[Detalhes da tarefa]:
Retome o texto sobre o acordo automotivo entre Brasil e México, escrevendo sua continuação a partir da última frase apresentada.

[Texto da página]:
--------------------
O cancelamento do acordo de livre comércio de produtos automotivos do
Brasil com o México, decidido (mas ainda não oficializado) pela
presidente Dilma Rousseff, gerou forte reação de empresários do setor e
do governo mexicano, e estimulou autoridades brasileiras a defender
alternativas, como a simples revisão, segundo apurou ontem o Valor.
Representantes de montadoras pretendem tratar do assunto hoje com o
secretário-executivo do Ministério da Fazenda, Nelson Barbosa, com quem
têm uma reunião convocada originalmente para discutir o novo regime de
incentivo ao setor automotivo.
A decisão de denunciar (cancelar) o acordo com o México foi a
maneira encontrada pelas autoridades brasileiras para forçar os
mexicanos a rever radicalmente os termos do comércio bilateral. A
medida faz parte das iniciativas para tentar enfrentar a deterioração
prevista nos resultados do comércio exterior deste ano, e atende também
a uma reivindicação de líderes sindicais com trânsito no Palácio do
Planalto.
O
acordo com o México foi classificado como "prejudicial ao país", pelo
presidente do Sindicato dos Metalúrgicos de São Bernardo, Sérgio Nobre,
que, no ano passado, teve encontros com Dilma e com os ministros da
Fazenda, Guido Mantega, e do Desenvolvimento, Fernando Pimentel, a quem
pediu imediata revisão das regras de comércio com os mexicanos.
"Pedimos uma revisão, mas se acabar esse acordo, soltaremos fogos",
disse Nobre, ao Valor.
Uma autoridade ligada à discussão do assunto comentou ontem, que o
governo aceitaria, após o cancelamento (previsto nos termos do acordo,
desde que anunciado com 14 meses de antecedência) sentar novamente à
mesa de negociação com os mexicanos para discutir outro acordo, em
novos termos. Um ponto considerado inaceitável, no Planalto, é o item
que isenta de imposto de importação os veículos com conteúdo mínimo
local de 35%, bem abaixo das exigências feitas a carros fabricados no
Mercosul.
Na falta de uma determinação oficial para a denúncia do acordo, os
ministérios, ontem, evitaram manifestação formal sobre o assunto, e se
limitavam a informar que o tema está em "estudos" no governo. De volta
da viagem a Cuba e Haiti, envolvida com a substituição do ministro das
Cidades, Mário Negromonte, Dilma, até o início da noite, não tinha
discutido com os auxiliares o que fazer.
Um alto executivo de uma das maiores montadoras do país comentou ao Valor
que a medida, se confirmada oficialmente, afetará as decisões de
investimento das empresas "na quantidade e na qualidade". O temor de
mudança nas regras poderia levar as companhias a reduzir o interesse no
Brasil e dar prioridade aos também crescentes mercados asiáticos. As
sucessivas medidas protecionistas no Brasil tornam cada vez mais
difícil explicar a política econômica às matrizes, comentou o
executivo. Em vez de restrições ao comércio, o país deveria atuar sobre
fatores como os tributos, que têm feito o Brasil perder competitividade
em relação a mercados como o México, argumentam os empresários.
--------------------
[Seção de dados]:
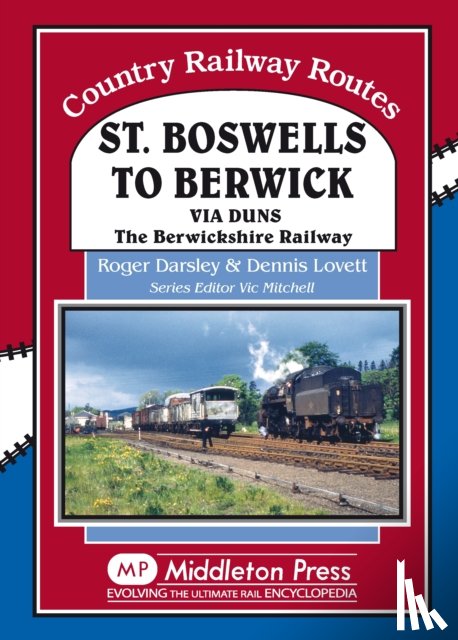 Darsley, Roger, Lovett, Dennis - St Boswells to Berwick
--------------------
[Resultado da tarefa]:
As autoridades brasileiras duvidam que as montadoras percam
interesse em um mercado dinâmico e crescente como o do Brasil. Não é o
que dizem os executivos dessas empresas. Um deles chegou a comparar os
futuros investimentos à "sacola do rapa", com produtos de menor
qualidade, que camelôs carregam para áreas com risco de intervenção de
fiscais.
Os dados do Ministério do Desenvolvimento sobre o comércio
confirmam, porém, o argumento dos empresários, de que a interrupção do
acordo com o México poderá ter efeito inverso ao que deseja o governo,
ao afetar duramente o setor de autopeças, que teve aumento de 17% nas
vendas no ano passado e chegou a exportar ao México mais de US$ 1
bilhão, cerca de US$ 670 milhões a mais do que o Brasil importou
daquele país, nesses produtos. Um integrante de alto escalão da área
econômica reagiu ao argumento com a previsão de que o futuro regime
automotivo deverá aumentar o consumo de autopeças fabricadas no Brasil.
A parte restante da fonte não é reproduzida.